Le Plateau
Paris

Prisoners of the Sun, Concrete Erudition 2

A Corey McCorkle production at the Désert de Retz

&

Antichambre (works by Anna Barham, Louidgi Beltrame, Pablo Bronstein, Isabelle Cornaro, Hubert Duprat, Dan Graham & Robin Hurst, Zoe Leonard, Edgardo Navarro, Céleste Olalquiaga, Jean Painlevé, Hubert Robert, Félicien Rops)

Cinema

Games room

 

Curator: Guillaume Désanges

 

Prisoners of the Sun is the second show in the Concrete Erudition programme devised by Guillaume Désanges, an associate curator invited to come up with an exhibition series at Le Plateau. This cycle questions the links between art and knowledge, in its varying forms, based on certain contemporary activities. Carrying on from the exhibition The Planet of Signs (Le Plateau, autumn 2009), this time it is the architecture, and its utopian, sensual and political extensions, which is the exhibition’s thread.

 

Prisoners of the Sun is organized around a specific production, commissioned from the American artist Corey McCorkle. After an initial training as an architect, this artist has been developing, in particular, a line of research which questions the links between utopia, modernism, functionalism and ornamentation. Nurturing an interest in deserted structures, traces of bankrupt utopias and the time-related interferences proposed by certain monuments, the artist re-places these concrete factors within a network of references where there is a mixture of symbolism, poetry, hallucinatory rituals and mystical afflatus.

 

Corey McCorkle decided to focus his research project on the Retz Wilderness – Désert de Retz -, a garden of 18th century architectural “follies” situated near the town of Chambourcy, 15 miles west of Paris. Conceived like an architecture and landscape microcosm – with a Greek temple, an Egyptian pyramid, a Chinese pagoda, a Tartar tent … – this unique and astonishing place gave rise to numerous artistic creations (Colette, Jacques Prévert, Abel Gance, the Surrealists). In it the artist develops a new work incorporating film and sculpture, for presentation at Le Plateau.

 

Based on the themes and challenges of this artist’s work, and within a logic of spreading influence and intuitive associations in its relation to this project, Prisoners of the Sun will also include an exhibition within the exhibition, titled Antichambre, with a set that juggles with artificial, decorative and ornamental styles. From a precise as well as heterogeneous selection of contemporary art works mixed with elements related to art history (with works by Anna Barham, Louidgi Beltrame, Pablo Bronstein, Isabelle Cornaro, Hubert Duprat, Dan Graham & Robin Hurst, Zoe Leonard, Céleste Olalquiaga,Edgardo Navarro, Jean Painlevé, Hubert Robert, Félicien Rops, etc.), it offers a poetic walk around objects that echo modernity in its relation to naturalism, dream, decadence, ornamentation and utopia.

 

Adopting the same approach, Prisoners of the sun includes a cinema with a continuous programme of films related to the exhibition, and a games room showing old and modern games to do with lessons in construction lessons and the development of logic, whose shapes can be decorative and “proto-minimalist”, alike.

 

 

Guillaume Désanges is anart critic, curator, and co-director of Work Method, an independent production unit. He writes for Trouble magazine and for Exit Express and Exit Book magazines(Madrid).

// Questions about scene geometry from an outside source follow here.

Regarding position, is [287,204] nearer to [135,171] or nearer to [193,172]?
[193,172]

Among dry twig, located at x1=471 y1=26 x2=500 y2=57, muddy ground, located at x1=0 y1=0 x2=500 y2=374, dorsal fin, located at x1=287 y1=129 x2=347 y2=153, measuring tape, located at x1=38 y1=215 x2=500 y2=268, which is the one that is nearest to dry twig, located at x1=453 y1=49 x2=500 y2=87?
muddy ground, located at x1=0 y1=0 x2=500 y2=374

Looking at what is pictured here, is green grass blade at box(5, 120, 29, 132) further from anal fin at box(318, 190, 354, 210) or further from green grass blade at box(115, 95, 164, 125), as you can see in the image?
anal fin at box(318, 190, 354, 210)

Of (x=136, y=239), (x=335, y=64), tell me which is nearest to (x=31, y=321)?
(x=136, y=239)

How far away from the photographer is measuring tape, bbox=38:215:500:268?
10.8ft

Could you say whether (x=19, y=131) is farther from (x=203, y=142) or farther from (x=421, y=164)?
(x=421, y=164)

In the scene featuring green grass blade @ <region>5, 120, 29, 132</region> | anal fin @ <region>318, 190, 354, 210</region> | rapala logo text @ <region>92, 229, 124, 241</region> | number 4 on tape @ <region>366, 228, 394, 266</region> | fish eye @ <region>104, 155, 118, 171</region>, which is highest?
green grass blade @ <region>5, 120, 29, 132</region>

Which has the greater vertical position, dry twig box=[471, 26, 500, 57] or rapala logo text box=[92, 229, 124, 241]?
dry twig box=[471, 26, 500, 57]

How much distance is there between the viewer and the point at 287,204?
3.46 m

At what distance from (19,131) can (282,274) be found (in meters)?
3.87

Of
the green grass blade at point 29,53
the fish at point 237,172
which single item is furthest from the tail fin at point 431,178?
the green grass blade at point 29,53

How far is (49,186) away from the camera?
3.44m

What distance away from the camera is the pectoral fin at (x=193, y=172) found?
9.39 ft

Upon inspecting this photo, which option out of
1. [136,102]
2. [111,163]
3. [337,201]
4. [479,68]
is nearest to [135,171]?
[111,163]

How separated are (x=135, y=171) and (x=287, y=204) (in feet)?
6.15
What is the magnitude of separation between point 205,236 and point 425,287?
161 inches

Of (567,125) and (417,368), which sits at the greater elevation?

For the period 2009-2011, he will be an associate curator for the Frac Ile-de-France / Le Plateau, Paris.

 

Corey McCorkle, born in 1969, lives and works in New-York. His work is regularly exhibited in galleries in New-York, Los Angeles, and London. He had a solo exhibition in the Bern Kunsthalle in 2005 and participated in numerous group shows, notably Traces du Sacré at the Centre Pompidou and the 2008 Whitney Biennial in New York, as well as Intouchable, l’idéal transparence at the Villa Arson, Nice, in 2006.